I don’t feel super confident about the way I’ve drawn this distinction but it’s the best I’ve got for now.
On Rights and Responsibilities
When I belong, my needs and wants are considered and cared for. I get a seat at the table. If I don’t like something, if I want or need something, I get to speak up and people will listen and care, even if the decisions/actions don’t go my way.
One framing of this is having rights. What do I have the right to, without getting kicked out - the right to speak up?

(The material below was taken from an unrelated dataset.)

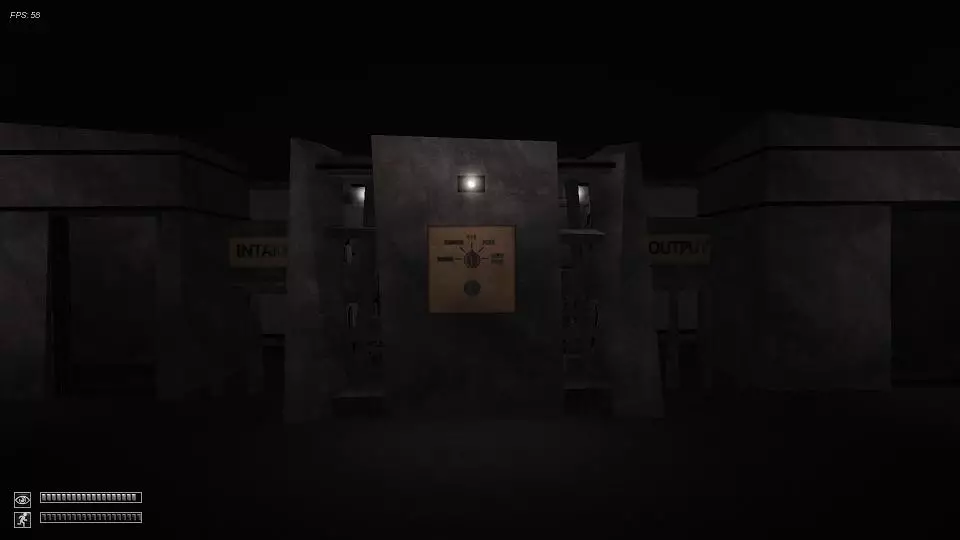 -SCP: Containment Breach-游戏截图-好玩游戏库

To (energetically or literally) vote? To propose, to initiate? Rights are good. We like rights. It means I’m not fully at the mercy of a group that may or may not care about or even like me. They’re one of the treasures of belonging.
Responsibility can be a scary word. In this context, they aren’t so much personal obligations, though they can be. They’re the needs of the 3rd thing (the crew, the family group) - where if those needs aren’t met, the 3rd thing dies. The responsibilities don’t need to be met in the sense that (probably) no individuals die if they aren’t met, though certainly everyone is affected, and arguably spiritually everyone involved partially dies.
It’s only been in the last several months that I’ve started to see responsibility as a blessing, as a privilege.
After having friends and family struggle with mental health, medical health, I’ve realized how much of a gift it is to be there for them, for me and our connection.
Loose Thoughts
I’d like to share some loose thoughts that I haven’t managed to tie together coherently yet:
When I belong, I have the right to be here, long (indefinitely)
My belonging is unconditional for the groups that are inextricably part of me, like my family, ancestry, ethnicity, culture
One way I’ve referred to belonging is as bidirectional wanting, of me and the group
This essay feels quite incomplete. I’m quite dissatisfied right now. I hope I’ll continue it another day as my sensemaking evolves. I already have some threads, one that I’m excited about is the relationship between belonging, bringing myself, and service.
I’m glad to share my 2 anecdotes on belonging (microsolidarity crews, family), which have provoked me towards more nuance and clarity. A bit unsure if anyone will find this meaningful to read.
I’d love to hear any thoughts or reflections this brings up for you.